Als die Kapelle des Oberkommandos der Nordflotte den «Abschied der Slawin» spielt, setzt leichter Regen ein. Diesmal hat Russland die halbe Welt an diesen abgelegenen Ort eingeladen. Der norwegische Aussenminister, deutsche und britische Experten für Reaktorsicherheit, die Spitze der Europäischen Bank für Wiederaufbau und Entwicklung (EBRD) sowie der Chef des staatlichen Atomkonzerns Rosatom stehen am vergangenen Dienstag in Nieselregen und Dieselqualm, um mit Festreden und Marschmusik das Spezialschiff Rossita auf seine erste Reise zu schicken. An Bord sind neun Behälter mit hochradioaktivem Müll.

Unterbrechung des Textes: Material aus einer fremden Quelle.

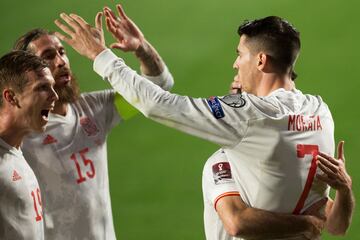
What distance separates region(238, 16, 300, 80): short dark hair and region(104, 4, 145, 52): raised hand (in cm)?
50

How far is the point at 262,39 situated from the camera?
101 inches

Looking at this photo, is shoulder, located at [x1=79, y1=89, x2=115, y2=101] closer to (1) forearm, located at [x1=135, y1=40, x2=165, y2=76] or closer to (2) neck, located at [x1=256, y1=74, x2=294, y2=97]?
(1) forearm, located at [x1=135, y1=40, x2=165, y2=76]

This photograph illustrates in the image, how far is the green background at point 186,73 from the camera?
4.91 meters

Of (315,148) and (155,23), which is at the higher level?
(155,23)

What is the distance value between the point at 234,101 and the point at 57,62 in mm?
1039

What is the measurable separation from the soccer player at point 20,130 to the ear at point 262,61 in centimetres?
78

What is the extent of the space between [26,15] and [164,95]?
9.95ft

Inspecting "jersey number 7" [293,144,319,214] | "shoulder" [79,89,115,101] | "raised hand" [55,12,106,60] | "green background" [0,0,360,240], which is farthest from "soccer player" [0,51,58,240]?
"green background" [0,0,360,240]

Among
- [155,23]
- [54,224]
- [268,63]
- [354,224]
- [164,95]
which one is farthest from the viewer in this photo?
[155,23]

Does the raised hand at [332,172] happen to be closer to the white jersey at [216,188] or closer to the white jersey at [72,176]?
the white jersey at [216,188]

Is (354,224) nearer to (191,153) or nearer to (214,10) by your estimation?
(191,153)

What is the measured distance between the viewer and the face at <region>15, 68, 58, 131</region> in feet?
8.76

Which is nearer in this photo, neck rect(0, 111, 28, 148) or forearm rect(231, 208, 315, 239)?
forearm rect(231, 208, 315, 239)

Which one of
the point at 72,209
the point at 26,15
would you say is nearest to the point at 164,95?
the point at 72,209
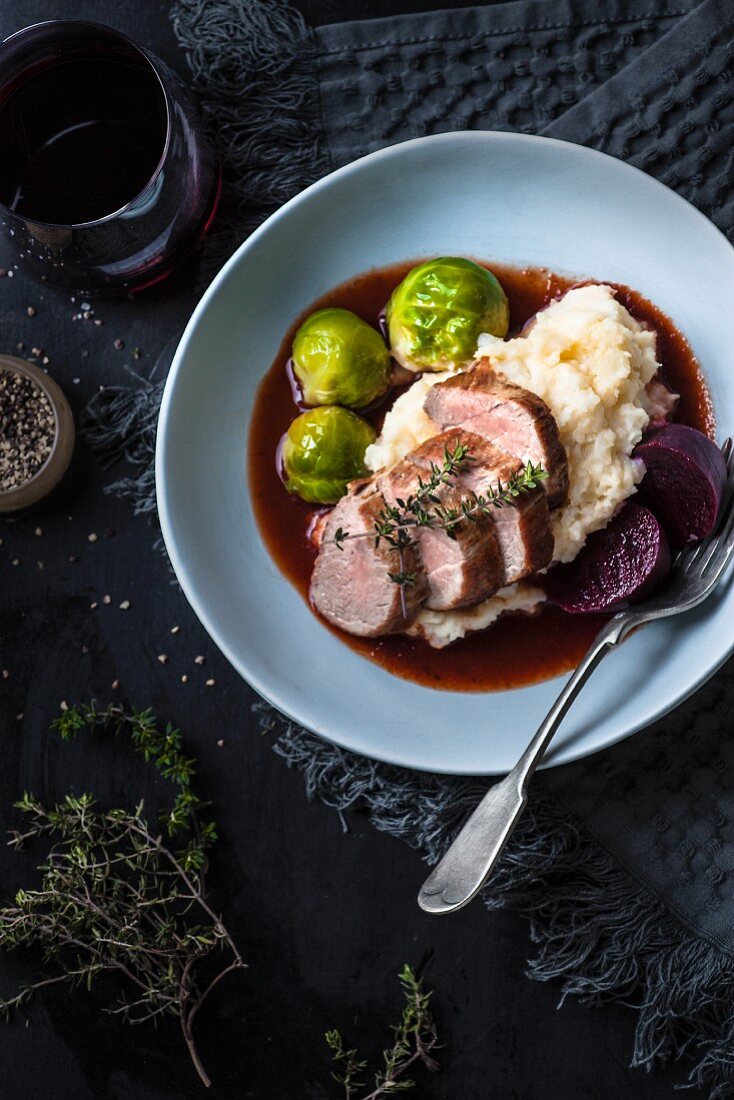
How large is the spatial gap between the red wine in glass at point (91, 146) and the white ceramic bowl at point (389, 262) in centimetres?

Radioaktives Wasser versickert

Es ist kein politisches Tauwetter und keine neue Offenheit, die bewirkt ­haben, dass über der Mole neben der russischen Flagge auch die Fahnen von Kanada, Dänemark, Finnland, Frankreich, Deutschland, Norwegen, Grossbritannien und der Europäischen Union wehen. Es war eine drohende Katastrophe. Mehr als 35 Jahre lang hat die sowjetische Nordmeerflotte verbrauchte Brennelemente aus ihren Atom-U-Booten in der Andrejewa-Bucht an der Halbinsel Kola gelagert. Von dort sind es nur etwas mehr als hundert Seemeilen bis in die Gewässer, in denen die norwegische Fischereiflotte ihre Netze auswirft.

Ein Zwischenfall wie 1982 darf sich nie wiederholen. Damals bekam eines der Lagerhäuser Risse, Hunderte Tonnen stark radioaktiven Wassers versickerten im Erdreich. Eilig wurden provisorische Becken errichtet und die Brennelemente umgeladen. 1992 wurde die Deponie geschlossen, aber die Provisorien wurden nie ersetzt.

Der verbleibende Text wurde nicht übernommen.